Substrate-binding model of the chlorophyll biosynthetic magnesium chelatase BchH subunit.

Photosynthetic organisms require chlorophyll and bacteriochlorophyll to harness light energy and transform water and carbon dioxide into carbohydrates and oxygen. The biosynthesis of these pigments is initiated by magnesium chelatase, an enzyme composed of BchI, BchD and BchH proteins, which catalyzes the insertion of Mg(2+) into protoporphyrin IX (Proto) to produce Mg-protoporphyrin IX. BchI and BchD form an ATP dependant AAA(+) complex that transiently interacts with the Proto-binding BchH subunit, at which point Mg(2+) is chelated. In this study, controlled proteolysis, electron microscopy of negatively stained specimens and single-particle 3D reconstruction have been used to probe the structure and substrate binding mechanism of the BchH subunit to a resolution of 25 A. The apo structure contains three major lobe-shaped domains connected at a single point, with additional densities at the tip of two lobes termed the thumb and finger.
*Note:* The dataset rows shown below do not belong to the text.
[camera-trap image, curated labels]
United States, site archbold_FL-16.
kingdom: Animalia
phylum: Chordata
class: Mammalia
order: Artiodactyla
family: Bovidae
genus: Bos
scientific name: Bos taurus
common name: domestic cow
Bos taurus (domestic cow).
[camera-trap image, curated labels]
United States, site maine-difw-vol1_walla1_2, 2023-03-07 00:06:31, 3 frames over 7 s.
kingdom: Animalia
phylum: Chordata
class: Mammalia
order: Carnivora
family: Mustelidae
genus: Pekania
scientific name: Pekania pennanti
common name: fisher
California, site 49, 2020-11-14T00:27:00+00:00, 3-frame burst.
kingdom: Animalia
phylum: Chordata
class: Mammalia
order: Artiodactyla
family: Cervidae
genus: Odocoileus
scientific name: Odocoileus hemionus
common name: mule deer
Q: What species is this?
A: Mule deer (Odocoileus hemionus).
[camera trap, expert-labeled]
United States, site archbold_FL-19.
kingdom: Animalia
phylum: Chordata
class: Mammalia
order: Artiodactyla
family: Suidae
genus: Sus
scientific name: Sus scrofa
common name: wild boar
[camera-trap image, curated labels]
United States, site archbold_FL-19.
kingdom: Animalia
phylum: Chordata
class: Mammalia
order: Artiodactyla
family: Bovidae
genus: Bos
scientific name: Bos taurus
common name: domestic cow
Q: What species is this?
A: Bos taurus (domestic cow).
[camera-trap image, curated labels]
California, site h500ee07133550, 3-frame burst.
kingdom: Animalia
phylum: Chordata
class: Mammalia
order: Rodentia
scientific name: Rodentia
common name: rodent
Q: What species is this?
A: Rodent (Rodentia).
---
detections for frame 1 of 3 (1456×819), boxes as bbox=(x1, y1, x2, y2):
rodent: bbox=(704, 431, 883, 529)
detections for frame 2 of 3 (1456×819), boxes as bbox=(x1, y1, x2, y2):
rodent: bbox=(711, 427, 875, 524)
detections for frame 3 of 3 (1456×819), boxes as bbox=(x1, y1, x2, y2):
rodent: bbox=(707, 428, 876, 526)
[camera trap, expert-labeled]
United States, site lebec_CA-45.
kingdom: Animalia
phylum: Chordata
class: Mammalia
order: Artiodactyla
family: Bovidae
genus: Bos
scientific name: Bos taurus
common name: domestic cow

With the independent reconstruction of a substrate bound BchH complex (BchH-Proto) we observed a distinct conformational change in the thumb and finger subdomains. Prolonged proteolysis of native apo BchH produced a stable C-terminal fragment of 45 kDa, and Proto was shown to protect the full polypeptide from degradation. Fitting of a truncated BchH polypeptide reconstruction identified the N- and C-terminal domains. Our results show that the N- and C-terminal domains play crucial roles in the substrate-binding mechanism.